Weeds Brighten Our Lawn
Too many people worry about lawn weeds and spend money to buy and spray toxic chemicals. We take a different view. What many call weeds are actually beneficial and we find fascinating. The often-uninvited plants that diversify our lawn connect us with human history, teach us botany, sometimes provide nutrition, and add color to our yard.
We don’t spray or fertilize our lawns at Winding Pathways. The mower gets exercise when grass gets shaggy, but we’re never bothered when new plants show up. Instead, we try to identify them and sometimes mow around them to let them bloom and add color to Winding Pathways.
Here are three “weeds” that we are enjoying this summer for their color:
Hawkweed is “asexual”.
In mid-spring, a small patch of tiny hawkweed plants was poking through our grass. Rich mowed around them and by late May we enjoyed watching bright yellow hawkweed blooms dance in the sunny breeze.
There are many species of hawkweed. Most are exotic but some are native. Most sport yellow flowers although some can be reddish. Farmers sometimes consider them a weed. Perhaps the most interesting thing about them is their unusual reproduction. They usually spread by seed, but hawkweed seeds aren’t fertilized, meaning that the seed is an exact genetic clone of its parent. They’re asexual!

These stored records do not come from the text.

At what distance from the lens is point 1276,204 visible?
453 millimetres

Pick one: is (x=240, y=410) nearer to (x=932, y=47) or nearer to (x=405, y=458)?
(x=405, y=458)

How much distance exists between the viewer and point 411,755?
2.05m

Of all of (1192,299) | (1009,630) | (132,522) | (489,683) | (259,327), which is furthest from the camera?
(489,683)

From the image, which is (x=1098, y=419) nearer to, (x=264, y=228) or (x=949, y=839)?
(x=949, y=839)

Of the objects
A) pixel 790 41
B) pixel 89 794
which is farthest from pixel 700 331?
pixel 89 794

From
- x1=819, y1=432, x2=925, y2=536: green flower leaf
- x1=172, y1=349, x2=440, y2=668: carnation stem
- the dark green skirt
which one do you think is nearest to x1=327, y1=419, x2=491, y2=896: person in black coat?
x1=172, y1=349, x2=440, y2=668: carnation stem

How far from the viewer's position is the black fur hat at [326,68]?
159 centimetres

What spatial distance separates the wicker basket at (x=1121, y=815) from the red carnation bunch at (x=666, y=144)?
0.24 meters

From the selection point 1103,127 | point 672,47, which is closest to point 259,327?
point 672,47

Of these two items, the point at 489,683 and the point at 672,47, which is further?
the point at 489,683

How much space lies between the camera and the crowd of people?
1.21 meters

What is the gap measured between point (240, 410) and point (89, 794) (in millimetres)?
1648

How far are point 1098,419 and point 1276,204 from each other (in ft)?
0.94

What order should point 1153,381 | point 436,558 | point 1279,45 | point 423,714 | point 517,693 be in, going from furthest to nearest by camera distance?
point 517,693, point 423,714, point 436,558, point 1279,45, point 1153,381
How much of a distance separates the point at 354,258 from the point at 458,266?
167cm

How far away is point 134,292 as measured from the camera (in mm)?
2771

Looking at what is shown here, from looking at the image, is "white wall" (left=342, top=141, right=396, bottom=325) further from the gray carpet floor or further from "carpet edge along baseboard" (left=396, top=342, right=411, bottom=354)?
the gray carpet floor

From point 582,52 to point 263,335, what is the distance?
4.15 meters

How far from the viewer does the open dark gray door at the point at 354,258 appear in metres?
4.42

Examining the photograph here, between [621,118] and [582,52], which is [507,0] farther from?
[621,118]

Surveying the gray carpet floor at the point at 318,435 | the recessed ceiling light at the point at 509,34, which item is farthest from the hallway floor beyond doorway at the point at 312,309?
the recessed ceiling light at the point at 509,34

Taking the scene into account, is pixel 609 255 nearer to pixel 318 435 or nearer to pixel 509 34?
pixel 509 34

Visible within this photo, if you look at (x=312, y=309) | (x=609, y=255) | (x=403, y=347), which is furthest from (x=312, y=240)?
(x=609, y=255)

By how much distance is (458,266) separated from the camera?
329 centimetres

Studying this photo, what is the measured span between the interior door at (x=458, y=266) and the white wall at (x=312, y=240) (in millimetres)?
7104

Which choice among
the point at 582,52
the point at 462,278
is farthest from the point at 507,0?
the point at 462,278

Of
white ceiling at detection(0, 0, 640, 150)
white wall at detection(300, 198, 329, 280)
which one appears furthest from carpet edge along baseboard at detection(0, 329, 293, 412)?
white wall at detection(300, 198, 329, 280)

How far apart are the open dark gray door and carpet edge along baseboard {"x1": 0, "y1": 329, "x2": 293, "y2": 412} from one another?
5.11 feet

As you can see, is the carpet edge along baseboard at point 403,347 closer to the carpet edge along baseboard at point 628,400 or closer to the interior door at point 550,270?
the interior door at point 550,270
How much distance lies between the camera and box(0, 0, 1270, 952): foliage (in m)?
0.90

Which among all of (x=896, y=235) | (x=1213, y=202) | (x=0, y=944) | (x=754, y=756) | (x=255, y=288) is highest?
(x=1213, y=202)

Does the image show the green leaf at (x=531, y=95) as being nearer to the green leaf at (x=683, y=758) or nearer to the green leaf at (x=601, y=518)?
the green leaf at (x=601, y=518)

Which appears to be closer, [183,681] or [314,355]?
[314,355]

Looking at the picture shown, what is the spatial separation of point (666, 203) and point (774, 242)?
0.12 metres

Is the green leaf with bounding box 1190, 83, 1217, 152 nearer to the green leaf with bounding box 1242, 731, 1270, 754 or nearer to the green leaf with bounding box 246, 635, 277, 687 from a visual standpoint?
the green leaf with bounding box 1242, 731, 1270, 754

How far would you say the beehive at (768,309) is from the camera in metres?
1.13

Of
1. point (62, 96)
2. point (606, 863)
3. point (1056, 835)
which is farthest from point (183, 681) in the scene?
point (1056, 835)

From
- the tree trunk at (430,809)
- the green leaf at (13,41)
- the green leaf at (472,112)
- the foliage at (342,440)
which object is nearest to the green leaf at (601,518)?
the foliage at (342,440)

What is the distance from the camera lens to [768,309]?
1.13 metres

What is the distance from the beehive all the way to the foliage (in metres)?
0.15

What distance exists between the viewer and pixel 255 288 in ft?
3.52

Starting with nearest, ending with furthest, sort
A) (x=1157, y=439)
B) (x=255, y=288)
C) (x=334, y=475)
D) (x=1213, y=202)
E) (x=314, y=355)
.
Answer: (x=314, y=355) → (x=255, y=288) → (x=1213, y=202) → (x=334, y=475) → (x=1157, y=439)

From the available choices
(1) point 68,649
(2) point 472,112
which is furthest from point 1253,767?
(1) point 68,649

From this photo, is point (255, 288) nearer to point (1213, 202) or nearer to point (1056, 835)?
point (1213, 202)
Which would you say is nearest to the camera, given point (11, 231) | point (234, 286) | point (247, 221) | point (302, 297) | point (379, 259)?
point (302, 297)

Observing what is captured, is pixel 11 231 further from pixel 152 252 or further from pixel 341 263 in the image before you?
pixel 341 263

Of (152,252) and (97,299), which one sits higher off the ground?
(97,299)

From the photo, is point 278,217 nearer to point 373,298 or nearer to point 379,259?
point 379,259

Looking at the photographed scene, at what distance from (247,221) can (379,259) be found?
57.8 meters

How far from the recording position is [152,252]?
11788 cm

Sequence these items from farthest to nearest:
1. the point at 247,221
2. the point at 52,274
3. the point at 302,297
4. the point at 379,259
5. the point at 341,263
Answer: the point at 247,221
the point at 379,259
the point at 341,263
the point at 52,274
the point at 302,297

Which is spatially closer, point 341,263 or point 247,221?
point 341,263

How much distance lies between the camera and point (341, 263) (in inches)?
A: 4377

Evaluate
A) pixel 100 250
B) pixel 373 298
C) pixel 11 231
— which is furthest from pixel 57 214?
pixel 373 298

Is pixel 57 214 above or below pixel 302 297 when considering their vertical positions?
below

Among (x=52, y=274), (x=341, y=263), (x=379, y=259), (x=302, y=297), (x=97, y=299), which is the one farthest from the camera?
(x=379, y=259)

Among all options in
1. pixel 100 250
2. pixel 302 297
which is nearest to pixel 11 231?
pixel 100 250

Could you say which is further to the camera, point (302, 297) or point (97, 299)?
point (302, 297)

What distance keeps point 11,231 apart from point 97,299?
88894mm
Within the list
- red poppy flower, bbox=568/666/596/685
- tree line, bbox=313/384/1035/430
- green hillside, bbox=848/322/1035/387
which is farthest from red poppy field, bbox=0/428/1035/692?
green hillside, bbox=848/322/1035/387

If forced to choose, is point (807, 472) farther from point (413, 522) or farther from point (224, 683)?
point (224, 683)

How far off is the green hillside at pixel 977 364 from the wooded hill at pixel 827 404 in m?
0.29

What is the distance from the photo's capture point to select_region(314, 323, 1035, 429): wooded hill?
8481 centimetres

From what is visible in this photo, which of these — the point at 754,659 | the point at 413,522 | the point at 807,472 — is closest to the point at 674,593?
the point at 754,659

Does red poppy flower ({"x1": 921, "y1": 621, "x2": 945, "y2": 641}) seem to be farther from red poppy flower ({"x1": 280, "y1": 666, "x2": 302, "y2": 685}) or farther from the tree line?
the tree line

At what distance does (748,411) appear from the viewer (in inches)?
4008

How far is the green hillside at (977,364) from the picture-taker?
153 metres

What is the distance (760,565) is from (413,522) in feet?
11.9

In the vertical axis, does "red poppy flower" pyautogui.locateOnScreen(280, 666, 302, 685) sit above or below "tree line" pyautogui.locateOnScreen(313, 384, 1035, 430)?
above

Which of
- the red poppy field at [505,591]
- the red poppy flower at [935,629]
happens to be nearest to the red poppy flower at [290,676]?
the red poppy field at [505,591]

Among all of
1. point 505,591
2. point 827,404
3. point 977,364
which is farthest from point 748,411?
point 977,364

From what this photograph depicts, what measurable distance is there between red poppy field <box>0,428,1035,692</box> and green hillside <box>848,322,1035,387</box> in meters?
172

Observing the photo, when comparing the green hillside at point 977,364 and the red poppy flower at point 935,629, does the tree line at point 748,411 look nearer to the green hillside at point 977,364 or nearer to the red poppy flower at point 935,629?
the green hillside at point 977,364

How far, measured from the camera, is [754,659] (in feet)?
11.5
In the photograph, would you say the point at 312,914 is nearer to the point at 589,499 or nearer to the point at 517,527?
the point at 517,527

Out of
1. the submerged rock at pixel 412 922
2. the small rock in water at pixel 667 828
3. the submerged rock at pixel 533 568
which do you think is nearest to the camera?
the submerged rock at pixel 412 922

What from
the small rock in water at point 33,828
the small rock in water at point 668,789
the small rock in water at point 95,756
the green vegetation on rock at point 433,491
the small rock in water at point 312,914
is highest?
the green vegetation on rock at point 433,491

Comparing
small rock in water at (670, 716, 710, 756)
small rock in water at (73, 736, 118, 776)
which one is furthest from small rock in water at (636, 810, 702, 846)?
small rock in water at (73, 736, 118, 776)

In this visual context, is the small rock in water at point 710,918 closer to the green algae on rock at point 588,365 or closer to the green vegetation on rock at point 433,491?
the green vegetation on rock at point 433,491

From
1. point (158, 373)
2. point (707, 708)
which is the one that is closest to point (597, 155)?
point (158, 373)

We’ll enjoy our Hawkweed until their blooms fade and then likely will mow the patch.
Star of Bethlehem
One of our favorite early spring wildflowers is the impressive but delicate bloom of the native Bloodroot. Its pure white petals are showy against the late March or early April ground. A common early summer lawn weed that has a bloodroot-looking flower is the Star of Bethlehem. It’s a lily that is sometimes sold in nurseries. The plant is not native and shows up in our lawn, probably the result of a previous owner planting bulbs years ago. Star of Bethlehem can be invasive, so we enjoy its showy bloom but mow it off before it has a chance to seed. The plant is a perennial and comes up from bulbs each year, so mowing won’t eliminate it but may keep it from seeding.
Bloodroot is an early spring bloomer. Photo credit Susan Hrobar
Star of Bethlehem.Six-petaled flower. Pixabay photo
Shepherd’s Purse. From Pixabay
An intriguing plant that grows more on the side of the lawn than in the middle is Shepherd’s Purse. Its name comes from the triangular flat fruits that look like a tiny purse. Native to Europe and Asia Minor it may now be the second most common weed worldwide. Shepherd’s Purse has medicinal and food value and may have been deliberately spread by people.
Nature loves diversity. A function of invasive plants is their very nature. Spray a lawn and kill every plant species other than Kentucky Bluegrass and soon “weeds” will move right in. Diversity creates a certain degree of ecological stability, but there’s always change. A fascination of tending a natural unpoisoned lawn is learning to identify new species as they arrive by themselves and watching plant transitions over the years. A common uninvited plant one year may totally disappear the next to be replaced by some new species. Observing is just plain fun that can never be enjoyed by the person who poisons fascinating lawn plants.